Supplied passage:
◆ ◆ ◆ ◆ ◆

On Thursday, the Citizen Media Law Project (CMLP) joined the American Civil Liberties Union of Massachusetts (ACLUM) and the Lawyers’ Committee for Civil Rights Under Law of the Boston Bar Association in submitting an amicus curiae brief urging the Massachusetts Supreme Judicial Court to reverse a lower court’s decision interpreting the state’s anti-SLAPP legislation. Representing CMLP, Harvard Law School’s Cyberlaw Clinic co-authored the brief.
The brief was filed in support of Freda Hollander, a party in Fustolo v. Hollander, No. SJC-10485. The lawsuit involves allegations of defamation based on articles Hollander wrote for the Regional Review, a free local newspaper serving the North End community in Boston. The articles in question reported on development activities planned by plaintiff Steven Fustolo and meetings of community groups that opposed his plans. In response to Fustolo’s lawsuit, Hollander sought dismissal of the case under the Massachusetts anti-SLAPP law, Mass. Gen. Laws ch. 231, § 59H.

◆ ◆ ◆ ◆ ◆

Saved entries

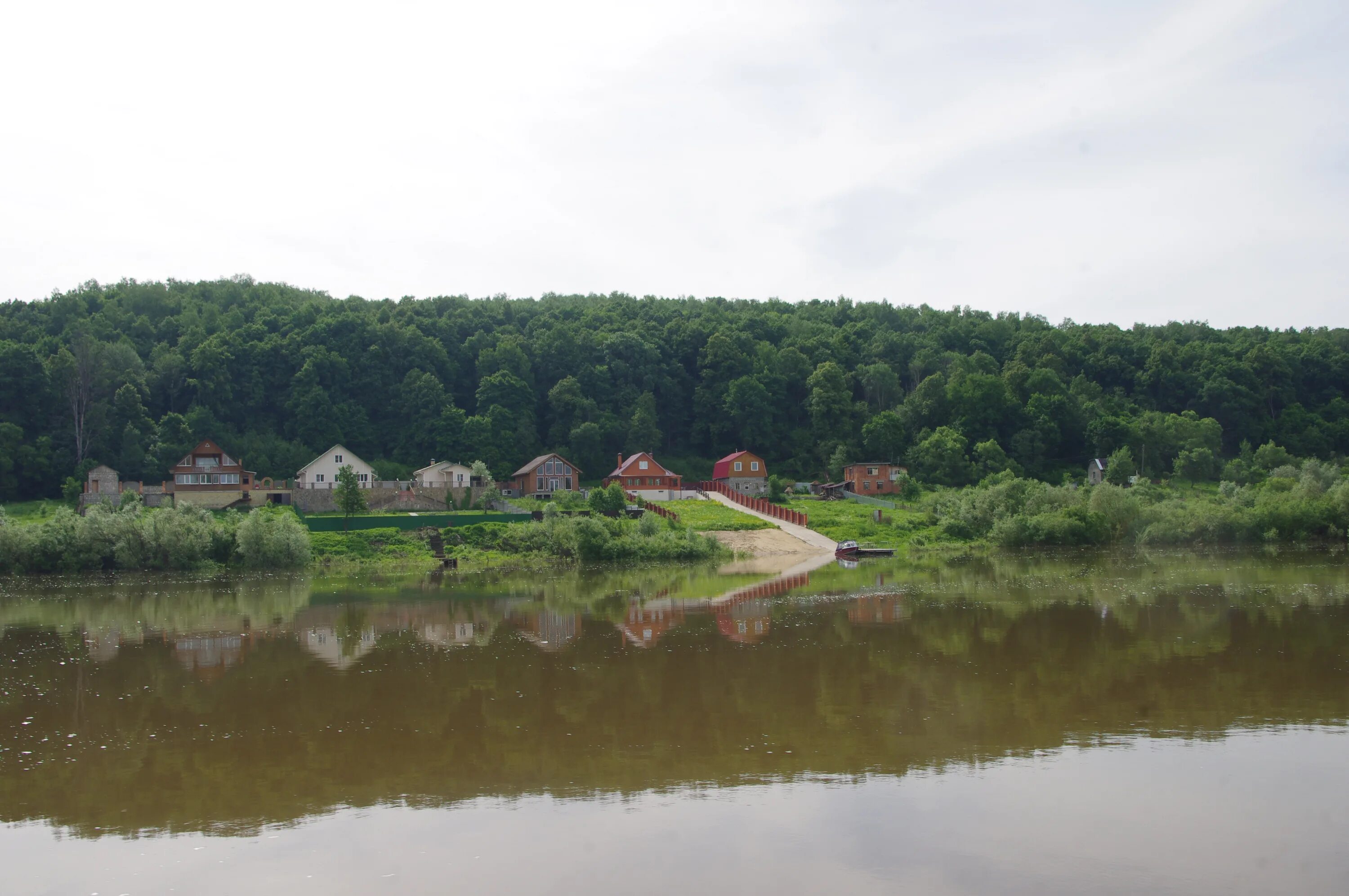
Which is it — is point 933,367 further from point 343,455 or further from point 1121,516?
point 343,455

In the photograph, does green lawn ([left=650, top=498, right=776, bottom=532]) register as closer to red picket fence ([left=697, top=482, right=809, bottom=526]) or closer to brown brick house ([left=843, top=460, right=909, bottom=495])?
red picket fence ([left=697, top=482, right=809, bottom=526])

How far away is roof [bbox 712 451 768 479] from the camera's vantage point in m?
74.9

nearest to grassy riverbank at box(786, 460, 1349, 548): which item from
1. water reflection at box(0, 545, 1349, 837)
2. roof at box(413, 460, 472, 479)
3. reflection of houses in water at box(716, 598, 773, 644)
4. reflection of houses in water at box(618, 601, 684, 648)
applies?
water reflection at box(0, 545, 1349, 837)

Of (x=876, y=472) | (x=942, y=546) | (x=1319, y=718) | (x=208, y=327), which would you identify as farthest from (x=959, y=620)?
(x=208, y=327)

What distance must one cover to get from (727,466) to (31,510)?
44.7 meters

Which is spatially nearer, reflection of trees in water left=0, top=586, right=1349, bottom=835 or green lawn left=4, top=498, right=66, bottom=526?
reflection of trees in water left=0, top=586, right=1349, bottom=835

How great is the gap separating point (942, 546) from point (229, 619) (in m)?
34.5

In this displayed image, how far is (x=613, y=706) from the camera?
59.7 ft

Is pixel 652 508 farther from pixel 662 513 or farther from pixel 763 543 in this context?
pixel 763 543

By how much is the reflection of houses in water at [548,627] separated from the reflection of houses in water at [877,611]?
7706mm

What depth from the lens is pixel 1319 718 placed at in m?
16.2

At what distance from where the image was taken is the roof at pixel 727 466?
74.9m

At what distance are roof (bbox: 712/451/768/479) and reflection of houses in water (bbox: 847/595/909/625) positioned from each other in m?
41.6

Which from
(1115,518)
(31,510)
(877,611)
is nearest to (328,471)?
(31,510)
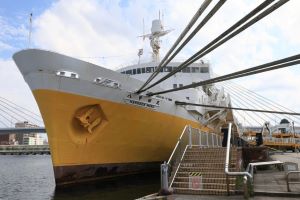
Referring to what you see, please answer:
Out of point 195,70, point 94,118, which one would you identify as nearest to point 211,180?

◆ ◆ ◆ ◆ ◆

Work task:
Write out the whole passage on the amicus brief in Fustolo v. Hollander above, word for word.

Answer for this exercise:
On Thursday, the Citizen Media Law Project (CMLP) joined the American Civil Liberties Union of Massachusetts (ACLUM) and the Lawyers’ Committee for Civil Rights Under Law of the Boston Bar Association in submitting an amicus curiae brief urging the Massachusetts Supreme Judicial Court to reverse a lower court’s decision interpreting the state’s anti-SLAPP legislation. Representing CMLP, Harvard Law School’s Cyberlaw Clinic co-authored the brief.
The brief was filed in support of Freda Hollander, a party in Fustolo v. Hollander, No. SJC-10485. The lawsuit involves allegations of defamation based on articles Hollander wrote for the Regional Review, a free local newspaper serving the North End community in Boston. The articles in question reported on development activities planned by plaintiff Steven Fustolo and meetings of community groups that opposed his plans. In response to Fustolo’s lawsuit, Hollander sought dismissal of the case under the Massachusetts anti-SLAPP law, Mass. Gen. Laws ch. 231, § 59H.